───── EXCERPT PROVIDED

Most of the books that I have worked on have been narrative non-fiction. I’m starting to do more work with fiction now and it is a lot of fun. One genre I never really expected to be representing is photography books. But I have said many times before that my life as an agent is full of surprises.
This week, Bloomsbury USA published Dogs Make Us Human: A Global Family Album with text by Jeffrey Masson and photographs by Art Wolfe. It is a gorgeous photographic book filled with pictures of dogs and their human companions in work and play throughout the world. We wanted to avoid the usually cutesy-wutsy doggie pictures. There are enough of those kinds of books already. So we used as our inspiration the classic and enduring photographic book, The Family of Man by Edward Steichen. We wanted to do a kind of “family of man and dog”. After all, Jeff Masson has been saying for years that the bond between dogs and humans is unique, the only love bond that is truly cross-species. And it appears to be a bond that is universal to the human experience worldwide.
Art Wolfe is one of the world’s great wildlife photographers. He has worked on every continent. He has done numerous spreads in National Geographic. He has been photographing dogs for years and his work has finally found a home in this book. You see dogs with Asian boat people, dogs with children in African villages, dogs herding sheep in New Zealand. Oh, and my favorite. A stone age Yanomami warrior and his dog, both dressed up in war paint.

──────────
───── SOURCE MATERIAL

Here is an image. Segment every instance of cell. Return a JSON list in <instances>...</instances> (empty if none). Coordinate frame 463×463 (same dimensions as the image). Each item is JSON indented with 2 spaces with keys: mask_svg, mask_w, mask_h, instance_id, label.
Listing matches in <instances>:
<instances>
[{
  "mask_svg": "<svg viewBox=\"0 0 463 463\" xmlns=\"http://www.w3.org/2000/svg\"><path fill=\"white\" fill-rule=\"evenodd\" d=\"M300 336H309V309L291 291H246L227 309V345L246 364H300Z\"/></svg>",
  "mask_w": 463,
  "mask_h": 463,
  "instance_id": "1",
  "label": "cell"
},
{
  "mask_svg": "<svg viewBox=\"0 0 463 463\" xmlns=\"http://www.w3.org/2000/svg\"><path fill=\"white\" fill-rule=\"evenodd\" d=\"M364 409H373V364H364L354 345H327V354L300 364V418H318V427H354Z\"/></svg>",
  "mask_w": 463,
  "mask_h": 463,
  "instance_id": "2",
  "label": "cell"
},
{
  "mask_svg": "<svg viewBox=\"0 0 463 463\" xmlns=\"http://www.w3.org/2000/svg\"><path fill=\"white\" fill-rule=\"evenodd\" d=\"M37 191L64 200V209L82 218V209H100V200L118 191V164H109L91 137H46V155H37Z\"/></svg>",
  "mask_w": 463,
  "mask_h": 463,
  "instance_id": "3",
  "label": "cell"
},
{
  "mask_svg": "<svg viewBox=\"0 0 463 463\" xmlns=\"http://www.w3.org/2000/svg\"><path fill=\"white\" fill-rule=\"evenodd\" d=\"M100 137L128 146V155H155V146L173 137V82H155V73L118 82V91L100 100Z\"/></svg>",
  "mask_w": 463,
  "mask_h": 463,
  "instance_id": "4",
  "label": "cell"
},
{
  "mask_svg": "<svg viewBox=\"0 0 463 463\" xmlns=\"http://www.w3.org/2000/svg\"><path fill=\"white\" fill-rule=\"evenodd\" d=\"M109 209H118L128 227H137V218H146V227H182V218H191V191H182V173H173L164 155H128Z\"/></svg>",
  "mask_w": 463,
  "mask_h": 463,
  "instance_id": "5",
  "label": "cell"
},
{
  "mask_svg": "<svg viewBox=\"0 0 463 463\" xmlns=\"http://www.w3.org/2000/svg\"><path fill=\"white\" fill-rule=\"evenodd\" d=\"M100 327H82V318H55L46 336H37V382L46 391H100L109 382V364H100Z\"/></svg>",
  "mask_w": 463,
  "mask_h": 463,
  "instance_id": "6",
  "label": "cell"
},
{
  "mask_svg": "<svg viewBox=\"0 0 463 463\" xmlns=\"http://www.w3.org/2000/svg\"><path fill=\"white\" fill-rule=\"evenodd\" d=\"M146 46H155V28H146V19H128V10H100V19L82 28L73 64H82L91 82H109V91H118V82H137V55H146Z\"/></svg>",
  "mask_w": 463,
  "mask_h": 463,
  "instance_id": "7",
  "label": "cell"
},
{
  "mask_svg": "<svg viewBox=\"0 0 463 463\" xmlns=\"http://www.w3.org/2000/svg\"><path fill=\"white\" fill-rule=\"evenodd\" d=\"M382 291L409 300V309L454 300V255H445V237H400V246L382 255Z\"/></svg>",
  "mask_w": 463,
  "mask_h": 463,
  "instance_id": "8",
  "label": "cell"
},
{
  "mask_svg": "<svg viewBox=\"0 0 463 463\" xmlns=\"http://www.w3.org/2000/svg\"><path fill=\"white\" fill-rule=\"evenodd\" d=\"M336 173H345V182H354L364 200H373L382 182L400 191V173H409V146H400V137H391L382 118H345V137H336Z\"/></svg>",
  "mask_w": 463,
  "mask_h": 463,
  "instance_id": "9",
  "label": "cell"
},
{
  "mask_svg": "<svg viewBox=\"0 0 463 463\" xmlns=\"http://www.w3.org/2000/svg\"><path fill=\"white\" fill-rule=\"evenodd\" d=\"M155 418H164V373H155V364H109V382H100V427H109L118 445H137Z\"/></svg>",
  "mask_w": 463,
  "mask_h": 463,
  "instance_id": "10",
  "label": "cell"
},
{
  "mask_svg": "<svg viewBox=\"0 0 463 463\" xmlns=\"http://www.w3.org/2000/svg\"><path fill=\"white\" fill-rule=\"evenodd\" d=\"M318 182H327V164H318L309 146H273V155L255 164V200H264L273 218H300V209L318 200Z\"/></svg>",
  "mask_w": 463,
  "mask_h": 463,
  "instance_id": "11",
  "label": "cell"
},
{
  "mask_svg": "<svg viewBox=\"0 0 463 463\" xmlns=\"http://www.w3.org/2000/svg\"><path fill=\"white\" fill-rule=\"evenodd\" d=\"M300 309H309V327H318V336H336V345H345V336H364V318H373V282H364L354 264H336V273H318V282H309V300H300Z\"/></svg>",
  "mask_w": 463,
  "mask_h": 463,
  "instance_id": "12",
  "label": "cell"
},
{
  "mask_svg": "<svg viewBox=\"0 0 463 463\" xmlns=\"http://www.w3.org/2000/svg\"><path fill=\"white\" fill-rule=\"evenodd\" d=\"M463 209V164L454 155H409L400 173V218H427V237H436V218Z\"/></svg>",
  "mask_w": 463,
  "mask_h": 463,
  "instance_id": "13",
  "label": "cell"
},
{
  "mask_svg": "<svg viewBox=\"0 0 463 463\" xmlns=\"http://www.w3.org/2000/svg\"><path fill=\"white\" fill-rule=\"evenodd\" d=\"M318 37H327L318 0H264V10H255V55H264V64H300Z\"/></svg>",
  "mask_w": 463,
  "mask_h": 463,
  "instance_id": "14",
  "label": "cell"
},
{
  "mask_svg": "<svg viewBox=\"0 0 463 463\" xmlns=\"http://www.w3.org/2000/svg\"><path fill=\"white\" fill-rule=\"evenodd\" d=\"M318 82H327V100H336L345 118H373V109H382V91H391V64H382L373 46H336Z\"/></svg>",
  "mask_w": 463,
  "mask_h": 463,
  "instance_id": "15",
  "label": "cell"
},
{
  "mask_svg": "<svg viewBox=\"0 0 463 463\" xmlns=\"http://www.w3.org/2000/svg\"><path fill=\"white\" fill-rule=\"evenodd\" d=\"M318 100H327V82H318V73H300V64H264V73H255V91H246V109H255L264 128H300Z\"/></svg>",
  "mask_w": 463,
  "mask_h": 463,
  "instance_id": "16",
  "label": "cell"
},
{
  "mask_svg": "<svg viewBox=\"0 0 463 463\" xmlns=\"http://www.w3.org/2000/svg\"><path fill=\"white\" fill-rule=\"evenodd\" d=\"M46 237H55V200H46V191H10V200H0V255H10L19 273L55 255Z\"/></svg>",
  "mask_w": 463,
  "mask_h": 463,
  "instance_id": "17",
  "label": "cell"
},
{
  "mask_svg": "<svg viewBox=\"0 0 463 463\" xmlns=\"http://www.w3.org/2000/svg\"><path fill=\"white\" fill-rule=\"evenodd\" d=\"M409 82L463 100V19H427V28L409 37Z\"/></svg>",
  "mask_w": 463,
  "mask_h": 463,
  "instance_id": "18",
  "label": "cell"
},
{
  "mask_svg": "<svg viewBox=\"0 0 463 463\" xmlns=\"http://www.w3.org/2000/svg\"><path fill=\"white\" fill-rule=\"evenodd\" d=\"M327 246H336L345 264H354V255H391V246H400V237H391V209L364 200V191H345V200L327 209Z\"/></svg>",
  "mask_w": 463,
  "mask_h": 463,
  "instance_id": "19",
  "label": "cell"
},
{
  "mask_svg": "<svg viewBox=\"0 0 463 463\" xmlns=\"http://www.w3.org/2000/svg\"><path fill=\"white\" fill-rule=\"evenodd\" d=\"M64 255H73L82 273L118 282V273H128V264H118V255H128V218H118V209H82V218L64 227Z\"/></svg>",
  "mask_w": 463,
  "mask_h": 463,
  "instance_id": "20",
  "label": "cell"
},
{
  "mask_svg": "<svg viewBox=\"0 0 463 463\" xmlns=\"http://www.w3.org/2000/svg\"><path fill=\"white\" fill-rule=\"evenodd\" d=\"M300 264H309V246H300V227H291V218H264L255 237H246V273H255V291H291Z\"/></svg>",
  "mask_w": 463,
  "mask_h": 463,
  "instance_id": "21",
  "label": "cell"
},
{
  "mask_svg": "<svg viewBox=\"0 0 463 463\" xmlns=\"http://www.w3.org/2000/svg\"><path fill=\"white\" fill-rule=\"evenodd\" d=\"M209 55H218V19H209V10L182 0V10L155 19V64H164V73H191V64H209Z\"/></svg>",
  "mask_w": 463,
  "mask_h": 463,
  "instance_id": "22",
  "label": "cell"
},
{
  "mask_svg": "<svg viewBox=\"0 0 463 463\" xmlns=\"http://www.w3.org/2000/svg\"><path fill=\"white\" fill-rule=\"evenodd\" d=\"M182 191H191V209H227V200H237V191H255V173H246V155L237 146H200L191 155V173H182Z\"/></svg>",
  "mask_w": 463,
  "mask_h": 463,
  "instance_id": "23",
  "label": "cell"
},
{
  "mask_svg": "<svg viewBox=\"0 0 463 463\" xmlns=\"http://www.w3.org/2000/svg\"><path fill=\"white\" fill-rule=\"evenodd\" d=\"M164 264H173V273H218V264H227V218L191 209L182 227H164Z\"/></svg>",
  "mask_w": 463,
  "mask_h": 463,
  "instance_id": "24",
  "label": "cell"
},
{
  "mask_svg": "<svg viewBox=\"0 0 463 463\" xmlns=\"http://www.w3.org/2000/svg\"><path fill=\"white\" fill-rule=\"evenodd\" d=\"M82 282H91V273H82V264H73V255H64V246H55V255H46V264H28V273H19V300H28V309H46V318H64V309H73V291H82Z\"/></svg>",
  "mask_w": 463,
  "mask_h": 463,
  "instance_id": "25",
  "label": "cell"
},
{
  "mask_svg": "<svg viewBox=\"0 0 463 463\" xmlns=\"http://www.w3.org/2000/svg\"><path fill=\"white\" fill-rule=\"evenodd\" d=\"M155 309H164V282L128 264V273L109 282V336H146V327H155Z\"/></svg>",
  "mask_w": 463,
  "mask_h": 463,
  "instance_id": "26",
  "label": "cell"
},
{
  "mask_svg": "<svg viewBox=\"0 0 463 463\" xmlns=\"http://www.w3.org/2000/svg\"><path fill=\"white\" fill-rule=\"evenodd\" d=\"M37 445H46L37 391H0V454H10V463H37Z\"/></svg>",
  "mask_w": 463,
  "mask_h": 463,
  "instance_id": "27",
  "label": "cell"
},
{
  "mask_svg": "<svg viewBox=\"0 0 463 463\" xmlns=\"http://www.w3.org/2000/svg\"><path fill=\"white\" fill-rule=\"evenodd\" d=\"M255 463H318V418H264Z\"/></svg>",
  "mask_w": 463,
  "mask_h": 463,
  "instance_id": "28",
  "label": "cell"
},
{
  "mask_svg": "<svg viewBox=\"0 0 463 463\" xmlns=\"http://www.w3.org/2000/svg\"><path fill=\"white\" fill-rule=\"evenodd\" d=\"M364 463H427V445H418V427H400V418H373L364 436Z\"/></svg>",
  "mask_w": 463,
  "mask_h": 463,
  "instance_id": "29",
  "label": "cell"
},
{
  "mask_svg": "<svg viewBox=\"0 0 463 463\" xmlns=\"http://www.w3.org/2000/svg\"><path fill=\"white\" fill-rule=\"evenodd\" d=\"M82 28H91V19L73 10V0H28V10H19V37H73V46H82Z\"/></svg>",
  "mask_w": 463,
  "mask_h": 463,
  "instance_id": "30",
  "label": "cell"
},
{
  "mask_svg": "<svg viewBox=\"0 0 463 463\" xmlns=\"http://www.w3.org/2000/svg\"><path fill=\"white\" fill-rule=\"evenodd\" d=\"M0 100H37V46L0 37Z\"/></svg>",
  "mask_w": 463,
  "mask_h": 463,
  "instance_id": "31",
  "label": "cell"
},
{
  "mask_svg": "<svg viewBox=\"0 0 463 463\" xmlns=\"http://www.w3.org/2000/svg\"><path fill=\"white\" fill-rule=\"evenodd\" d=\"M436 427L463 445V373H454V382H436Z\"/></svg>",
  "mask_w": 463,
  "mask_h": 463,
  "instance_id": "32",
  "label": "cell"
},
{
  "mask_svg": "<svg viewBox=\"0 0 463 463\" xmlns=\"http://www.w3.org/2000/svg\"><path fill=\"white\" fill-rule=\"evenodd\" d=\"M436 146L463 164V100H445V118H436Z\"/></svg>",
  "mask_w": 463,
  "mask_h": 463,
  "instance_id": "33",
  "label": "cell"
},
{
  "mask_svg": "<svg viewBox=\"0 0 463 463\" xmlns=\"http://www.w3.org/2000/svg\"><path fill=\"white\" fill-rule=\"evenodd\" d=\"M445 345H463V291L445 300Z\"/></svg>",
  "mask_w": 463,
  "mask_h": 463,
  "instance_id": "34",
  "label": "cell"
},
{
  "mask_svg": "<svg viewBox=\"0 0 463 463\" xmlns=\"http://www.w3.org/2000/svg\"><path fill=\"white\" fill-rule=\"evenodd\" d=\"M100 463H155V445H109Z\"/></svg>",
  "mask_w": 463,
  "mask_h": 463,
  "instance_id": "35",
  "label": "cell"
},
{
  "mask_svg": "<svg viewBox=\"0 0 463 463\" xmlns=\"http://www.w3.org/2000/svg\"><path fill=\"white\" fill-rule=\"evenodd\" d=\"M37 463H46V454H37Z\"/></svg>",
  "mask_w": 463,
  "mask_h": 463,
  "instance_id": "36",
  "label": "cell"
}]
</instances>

──────────

* **ACTIVITY**
In the post about the dog photography book, which classic photographic book was used as inspiration? The records come from a different source than the text.

* **ANSWER BOX**
The Family of Man by Edward Steichen.